* [Passage for review]:
NEW YORK – Legend Biotech said this week the US Food and Drug Administration granted priority review for the biologics license application, or BLA, submitted by Janssen for their BCMA-directed CAR T-cell therapy ciltacabtagene autoleucel (cilta-cel). Legend Biotech and Janssen entered into an exclusive worldwide license and collaboration agreement to develop and commercialize cilta-cel in 2017. Janssen submitted the BLA for cilta-cel in December, seeking approval for it as a treatment for relapsed or refractory multiple myeloma. The FDA is slated to issue a decision on the application under priority review by Nov. 29. Janssen also submitted a marketing authorization application with the European Medicines Agency in April for cilta-cel for this same indication.

The Center for Genomic Interpretation announced this week that it has launched the ElevateGenetics Brilliant Program, a technical competency assessment to evaluate the accuracy of genetic and genomic lab findings. The program will assess how well DNA sequencing tests can detect and classify important mutations and therapeutic biomarkers, particularly in genetic sequences that are technically challenging, the center said in a statement. The program uses in silico proficiency testing to evaluate the competency of hereditary or germline disease tests, along with solid or liquid tumor profiling tests. For payors, the program's metrics can provide evaluations when contracting with laboratories. For labs, the program provides a third-party review that can improve the accuracy of test findings.

* [Source information]:
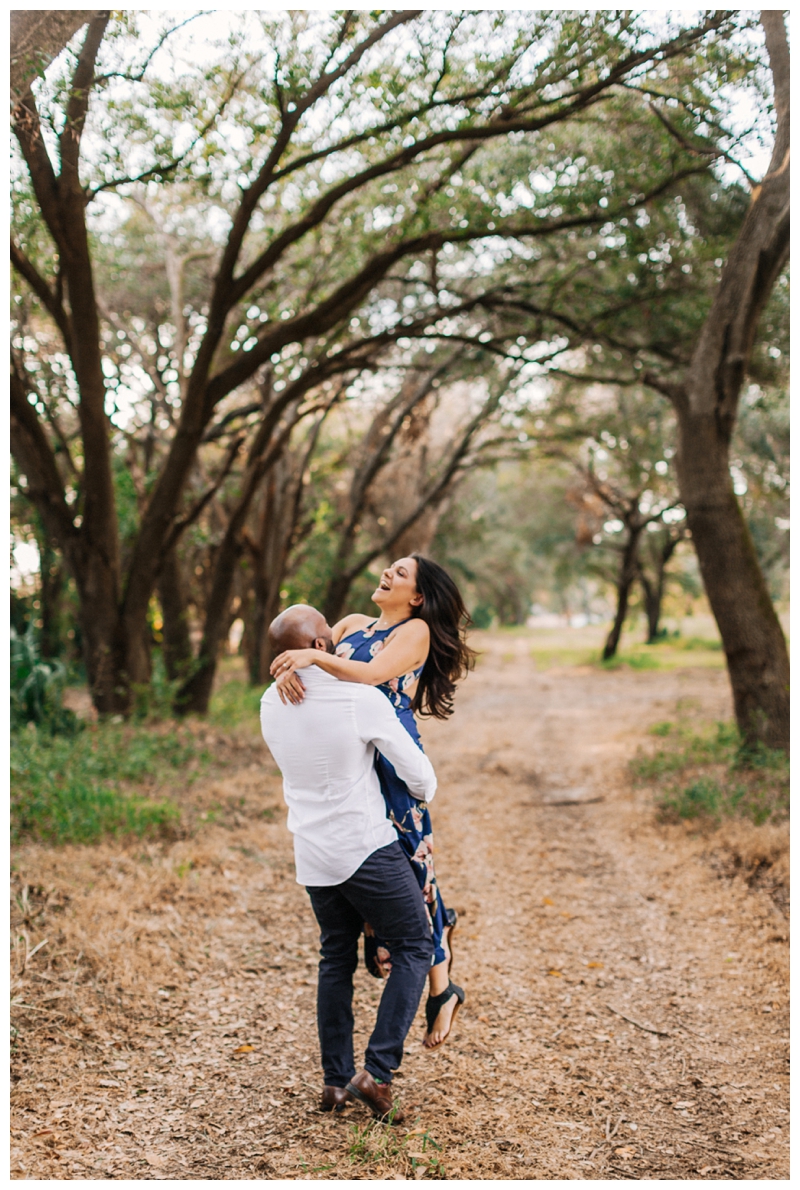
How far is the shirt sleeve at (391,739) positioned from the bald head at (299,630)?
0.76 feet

* * *

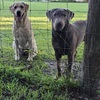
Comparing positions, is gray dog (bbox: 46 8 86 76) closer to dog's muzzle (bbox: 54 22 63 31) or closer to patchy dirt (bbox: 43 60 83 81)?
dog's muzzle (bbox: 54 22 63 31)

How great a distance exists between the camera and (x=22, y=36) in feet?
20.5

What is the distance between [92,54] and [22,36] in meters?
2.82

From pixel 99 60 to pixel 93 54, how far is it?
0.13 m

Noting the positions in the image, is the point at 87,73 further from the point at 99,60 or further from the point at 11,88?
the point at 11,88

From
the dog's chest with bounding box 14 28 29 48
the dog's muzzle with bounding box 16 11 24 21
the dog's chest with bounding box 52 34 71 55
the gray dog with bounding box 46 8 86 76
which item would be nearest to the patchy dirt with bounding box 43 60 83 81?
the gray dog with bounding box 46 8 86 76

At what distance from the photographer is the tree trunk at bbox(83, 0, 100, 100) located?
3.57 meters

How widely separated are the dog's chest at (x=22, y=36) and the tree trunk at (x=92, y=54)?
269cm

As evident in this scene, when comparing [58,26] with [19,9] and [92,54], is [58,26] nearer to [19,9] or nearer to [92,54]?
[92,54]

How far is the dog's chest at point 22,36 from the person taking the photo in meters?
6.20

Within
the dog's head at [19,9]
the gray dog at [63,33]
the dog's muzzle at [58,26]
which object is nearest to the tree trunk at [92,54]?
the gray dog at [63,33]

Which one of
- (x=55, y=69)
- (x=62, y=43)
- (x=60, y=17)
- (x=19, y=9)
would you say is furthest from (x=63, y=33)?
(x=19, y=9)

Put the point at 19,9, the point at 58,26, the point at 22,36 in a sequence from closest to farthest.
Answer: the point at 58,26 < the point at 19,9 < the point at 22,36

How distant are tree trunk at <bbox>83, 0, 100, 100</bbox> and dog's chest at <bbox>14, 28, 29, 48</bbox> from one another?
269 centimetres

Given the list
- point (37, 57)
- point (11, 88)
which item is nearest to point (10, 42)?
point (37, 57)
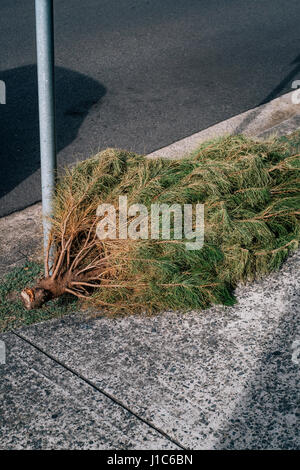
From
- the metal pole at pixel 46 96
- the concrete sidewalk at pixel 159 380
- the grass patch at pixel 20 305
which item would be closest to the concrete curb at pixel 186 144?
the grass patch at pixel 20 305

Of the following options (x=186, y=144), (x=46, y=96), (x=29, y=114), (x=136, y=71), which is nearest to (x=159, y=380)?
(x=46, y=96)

* [What is needed]: Continue the biotechnology news briefs from where they stop.

* [Response box]:
The Prostate Cancer Foundation this week said it would contribute $2.5 million to launch the Drew Foundation Precision Oncology Center of Excellence in partnership with the University of California, San Francisco and the San Francisco VA Health Care System, or SFVAHCS. Through this new center, the partners hope to make precision oncology treatments more accessible to veterans with prostate cancer. More than 15,000 men are diagnosed with prostate cancer each year, and 500,000 men within the Veterans Affairs health system have the disease. UCSF researchers were codevelopers of Gallium 68 PSMA-11, the first US Food and Drug Administration-approved drug for PET-imaging of PSMA-positive lesions in men with prostate cancer. "The team of UCSF physician scientists involved with the new Drew Foundation Precision Oncology Center of Excellence at the SFVAHCS are leaders in the field and will contribute even more to our use of precision medicine to treat prostate cancer," Alan Ashworth, president of the UCSF Helen Diller Family Comprehensive Cancer Center, said in a statement.

In Brief This Week is a selection of news items that may be of interest to our readers but had not previously appeared in Precision Oncology News.